How Tiled Fits into the Ecosystem
Design Principles
Many institutions are building tools for structured data access. Tiled’s particular approach to this problem is tuned to the needs its users. Our users are opinionated scientists with highly varied data scales, access patterns, and conventions. From their requirements flow Tiled’s design.
Be unopinionated about the format(s) data is stored in or accessed in. There will be never “one format to rule them all” across all scientific domains of interest to Tiled. Standardize on common structures not formats. Transcode data upon request into the format most convenient to the user.
Meet all users where they are. Support both traditional data storage (directories of files with metadata in filenames) and forward-looking ones involving databases. Provide a smooth path to enable users to explore more powerful data storage and access solutions without disrupting their existing workflows.
Use web technologies and standards to make data available to users in a way that is secure and easily interoperable with both legacy and emerging data consumers. These include data science tools, web portals, and traditional file-based software.
Example Use Cases
I want to access and share URLs that point to specific slices of my data.
I want to keep messy, brittle I/O code out of my data analysis code. I want a Python API (and maybe someday APIs in other languages, like Julia) that gives me numpy/pandas/xarray/whatever directly.
I have files in Format A but my data analysis program needs than in Format B.
I have files in Format A and I write my data analysis program to work against Format A. Later I want to {move, rename, switch to Format B, move from file-based storage to blob storage} and I don’t want to break my code. I rely on Tiled to provide it the same as always.

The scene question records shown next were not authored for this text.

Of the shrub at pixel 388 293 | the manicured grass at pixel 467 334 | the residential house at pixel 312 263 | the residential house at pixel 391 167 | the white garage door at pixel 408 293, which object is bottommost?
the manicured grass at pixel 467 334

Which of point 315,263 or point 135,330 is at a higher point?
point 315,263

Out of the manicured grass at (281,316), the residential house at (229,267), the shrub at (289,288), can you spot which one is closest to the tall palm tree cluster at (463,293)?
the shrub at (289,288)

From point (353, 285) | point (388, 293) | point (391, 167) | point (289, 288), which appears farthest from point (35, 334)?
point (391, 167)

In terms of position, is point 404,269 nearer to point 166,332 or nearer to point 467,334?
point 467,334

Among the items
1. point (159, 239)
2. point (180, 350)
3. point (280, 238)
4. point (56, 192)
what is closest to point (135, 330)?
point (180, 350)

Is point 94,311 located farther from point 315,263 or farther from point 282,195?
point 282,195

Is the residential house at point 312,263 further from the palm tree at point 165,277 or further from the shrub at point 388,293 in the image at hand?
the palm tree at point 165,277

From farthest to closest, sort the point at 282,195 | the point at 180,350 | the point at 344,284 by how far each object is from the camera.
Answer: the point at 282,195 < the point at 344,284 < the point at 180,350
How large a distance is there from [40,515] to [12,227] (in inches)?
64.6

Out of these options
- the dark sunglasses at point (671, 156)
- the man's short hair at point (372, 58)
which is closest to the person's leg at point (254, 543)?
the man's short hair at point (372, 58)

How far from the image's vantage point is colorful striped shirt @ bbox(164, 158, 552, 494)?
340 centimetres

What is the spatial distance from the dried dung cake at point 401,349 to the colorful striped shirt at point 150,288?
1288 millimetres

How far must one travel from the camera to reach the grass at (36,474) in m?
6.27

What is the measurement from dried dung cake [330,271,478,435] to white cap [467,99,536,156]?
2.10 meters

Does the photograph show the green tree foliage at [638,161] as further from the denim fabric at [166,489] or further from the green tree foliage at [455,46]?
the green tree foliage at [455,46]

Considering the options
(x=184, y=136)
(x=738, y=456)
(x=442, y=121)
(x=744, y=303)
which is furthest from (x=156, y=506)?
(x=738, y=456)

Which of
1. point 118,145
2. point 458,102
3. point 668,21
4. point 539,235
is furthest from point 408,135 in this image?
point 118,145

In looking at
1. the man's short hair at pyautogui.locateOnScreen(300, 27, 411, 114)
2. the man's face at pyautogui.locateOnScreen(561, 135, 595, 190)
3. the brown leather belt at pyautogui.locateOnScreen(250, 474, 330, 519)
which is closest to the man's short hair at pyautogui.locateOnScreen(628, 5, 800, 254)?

Some of my users just want files; other users want to work in numpy and not think about files. The second group can use Tiled sitting on top of those files, and the first group can continue as they were.
I want to transition from a file-based workflow to a database-backed workflow some day, and I don’t want all my analysis scirpts to break.
What Tiled is Not
Tiled is not a file-based data access service like Globus. File-based servers do not “see inside” the files and therefore cannot generally support semantic partial access, as in “Download columns A and C only” or “Download the middle frame of this image time series so I can see if it’s the one I’m interested in.”
Tiled is a not a storage format like TileDB or Zarr. It is expected to work well with those formats because they enable efficient chunk-based access, but it is designed to work with less modern formats as well, to accept the data “as is” and convert it on the fly upon request.
Tiled is not a data analysis and visualization platform like Plotly Chart Studio, but it can be used to serve data into them.
Tiled is not an application server like Vaex. Tiled offers no compute; it is focused only on I/O.
Tiled is a not a server for specific data format like Xpublish or JupyterLab HDF5, though it may be possible to build similar things with Tiled easily these formats and others.
Lineage
The originating authors of Tiled have worked on several previous, related projects.
PIMS (2013, JHU Leheny Lab), or Python Image Sequence, abstracts over a variety of image time series formats with a lazy-loading, numpy-slicable Python object. It has some goals in common with Dask Array but it is tightly focused on image time series, which lends it ceratin advantages for that use case. PIMS is still maintained and widely used, including as a dependency of dask-image.
Databroker (2015, Brookhaven National Laboratory) provides searchable dict-like “catalogs” of data with entries that ultimately provide N-dimensional or tablular data as PIMS objects or pandas DataFrames respectively. It emphasizes support for the Bluesky “Document Model” for streaming data.
Intake (2017, Anaconda Inc.) is similar to Databroker in its goals and feature set—searchable catalogs of data that ultimately provide standard SciPy data structures—but its intended scope is broader than Databroker’s, not being tied to the Bluesky “Document Model” in particular. In 2018–2020, Databroker was refactored to become a set of Intake drivers.
Intake also has a prototype of an HTTP server, which has not yet been fully developed into a robust tool. Attempts to rework that server led to the conclusion that Intake’s architecture and API privilege ergonomic interactive use and direct access from Python. The changes necessary to use it as library code effectively within a performant service or larger application would be largely subtractive, in tension with its use as a user-facing interactive exploratory tool.
Which brought us to Tiled (2021, Brookhaven National Laboratory with the Bluesky Collaboration). Tiled is designed with HTTP-based access as the driving use case, targeting Python clients, browser-based clients, and clients in other languages. Tiled is compatible with PIMS for reading image series. Tiled has search capability and some other features drawn from Databroker. Tiled has a node abstraction similar to Intake’s Catalog, with small but important differences to suit the server–client interaction. (It is hoped that Tiled Nodes and Intake Catalogs can be made interoperable in the near future.) Finally, Tiled has an Adapter abstraction that is something like an amalgam of PIMS Readers and Intake’s DataSources.
In summary:
Tiled can use PIMS internally to efficiently slice and read image series.
Tiled can probably be made interoperate with Intake objects.
Databroker will evolve to be a thin wrapper around Tiled, adding concepts and capabilities specific to the Bluesky “Document Model”.